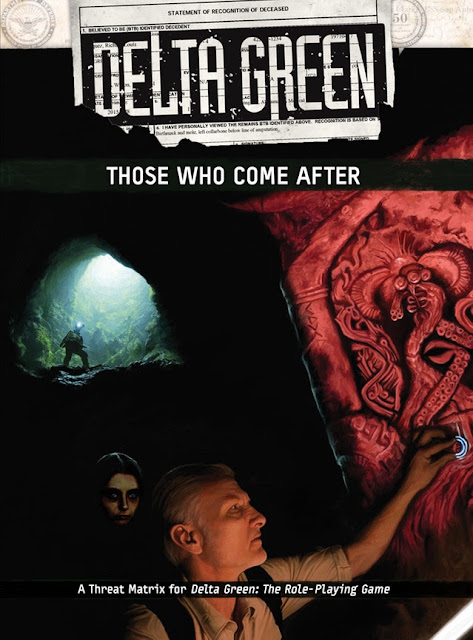 The cover of Delta Green: Those Who Come After in which a creepy femme person lurks behind a white haired masc person while they examine a carved wall, in the background, someone is silhouetted as they come down from the opening of the cave.
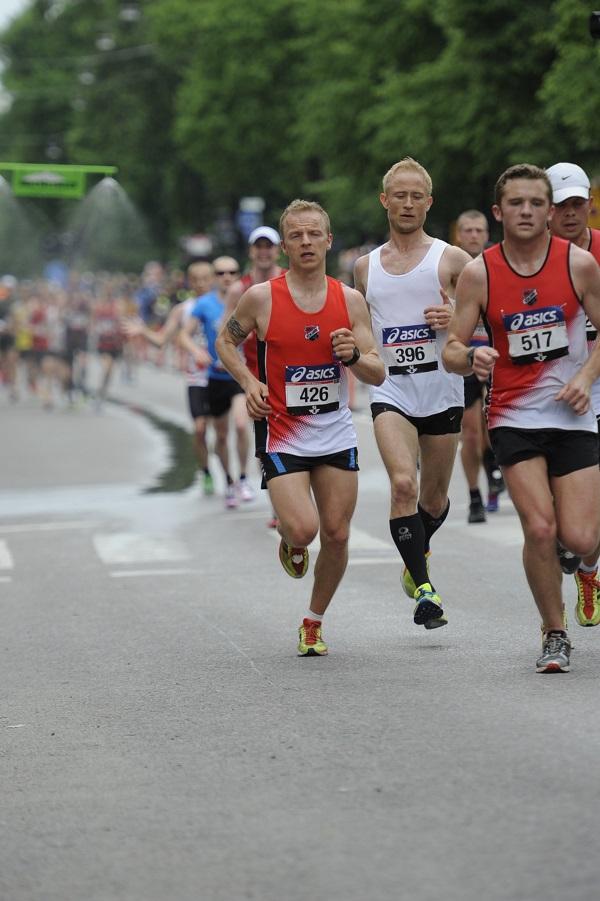 Mitt Stockholm Marathon i bilder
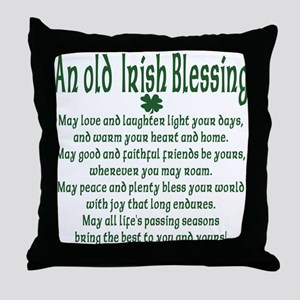 Old irish Blessing Throw Pillow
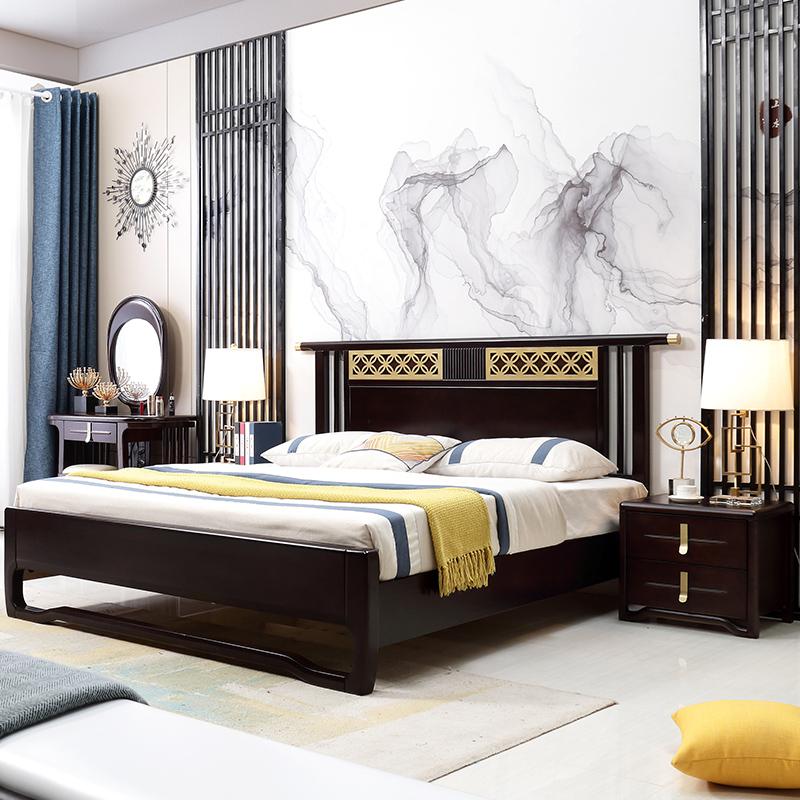 新中式实木床现代中式1.8米双人床雕花整屋套房样板间1.5m床黑檀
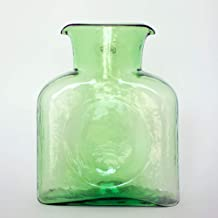 Authentic Blenko Glass Water Bottle (Carafe) 8 inch 36 oz- Spring Green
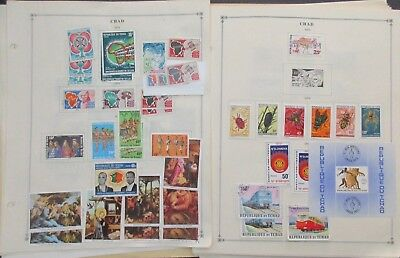 Chad Postage Stamps on 44 Album Pages, 1960s-70s, New Used Hinged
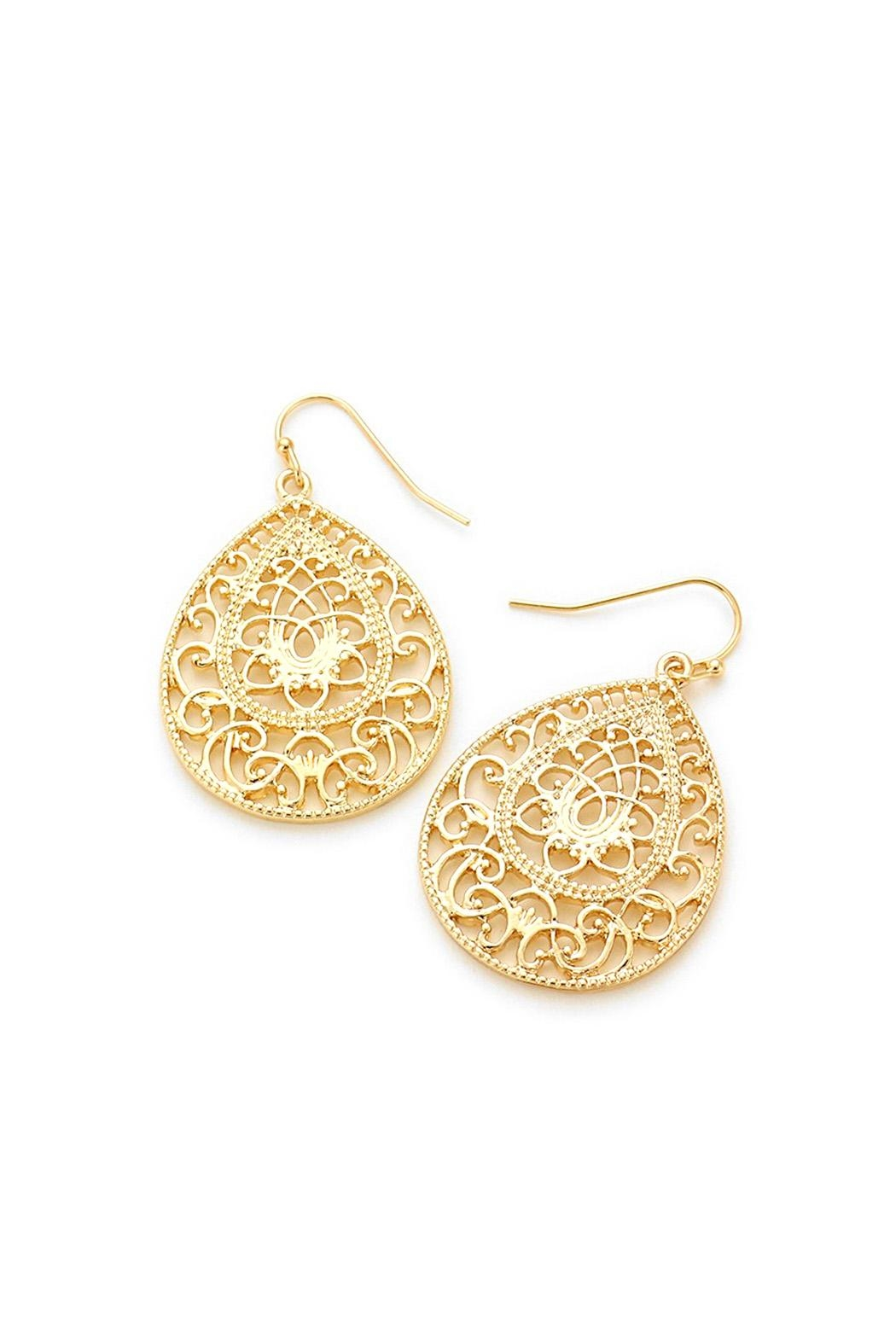 Wild Lilies Jewelry  Gold Teardrop Earrings - Main Image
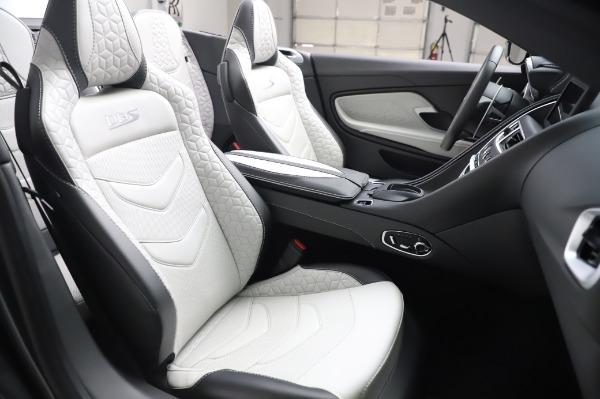 Used 2020 Aston Martin DBS Superleggera Volante for sale Sold at Maserati of Westport in Westport CT 06880 23
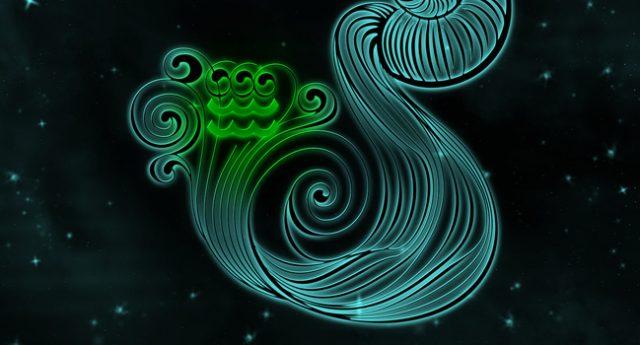Aquarius horoscope for 2020 Aquarius astrology forecast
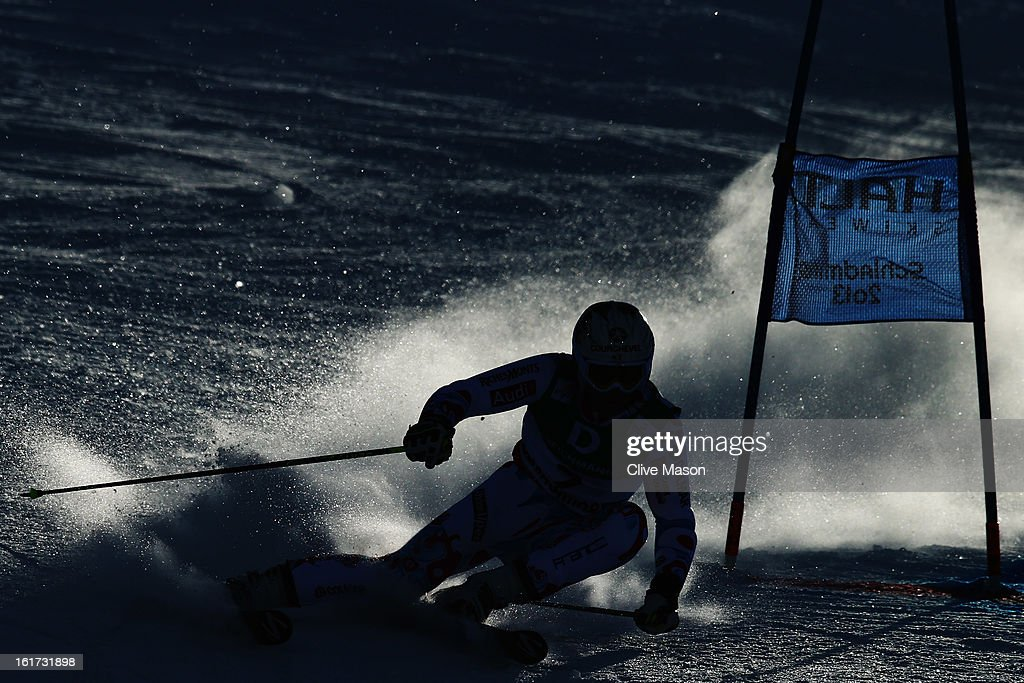 Alexis Pinturault of France skis in the Men's Giant Slalom during the Alpine FIS Ski World Championships on February 15, 2013 in Schladming, Austria.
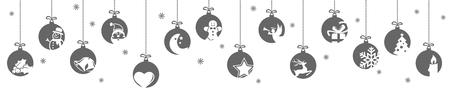 Sammlung hängender Kugeln in Schwarz mit verschiedenen abstrakten Symbolen für Weihnachts- und Winterzeitkonzepte Vektorgrafik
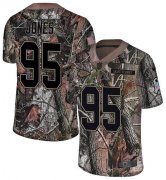 Wholesale Cheap Nike Chiefs #95 Chris Jones Camo Men's Stitched NFL Limited Rush Realtree Jersey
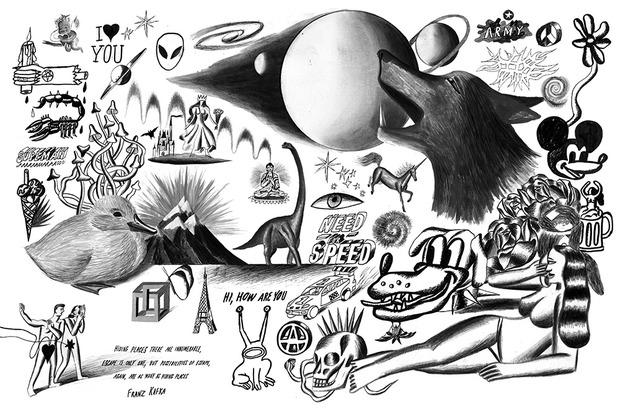 Гид по фестивалю рисованных историй «Бумфест». Изображение № 8.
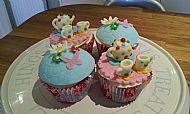 Emma Bridgewater Cupcakes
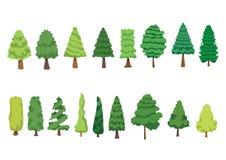 树杉木汇集隔绝的集合是新鲜的是绿色的 向量例证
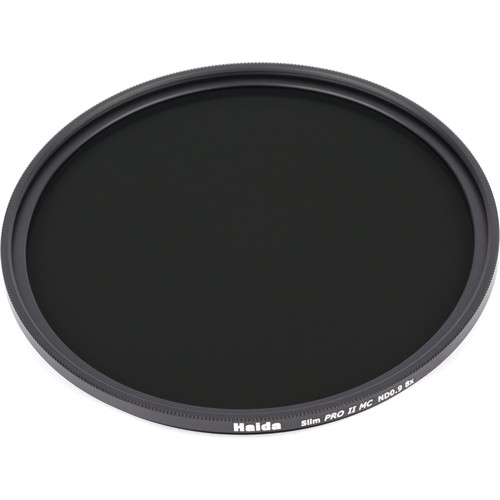 Haida 49mm Slim Pro II ND 0.9 Filter (3-Stop)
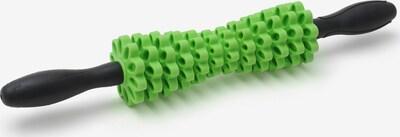 YOGISTAR.COM Massageroller 'Green Flower' in hellgrün / schwarz, Produktansicht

------------------------------------------------------------------------

◆ Exercise ◆
Write out, word for word, the lines running from the one containing "Haida 49mm Slim" to the end of the data above; the pictures are to be left out.

◆ Exercise response ◆
 Haida 49mm Slim Pro II ND 0.9 Filter (3-Stop)
 YOGISTAR.COM Massageroller 'Green Flower' in hellgrün / schwarz, Produktansicht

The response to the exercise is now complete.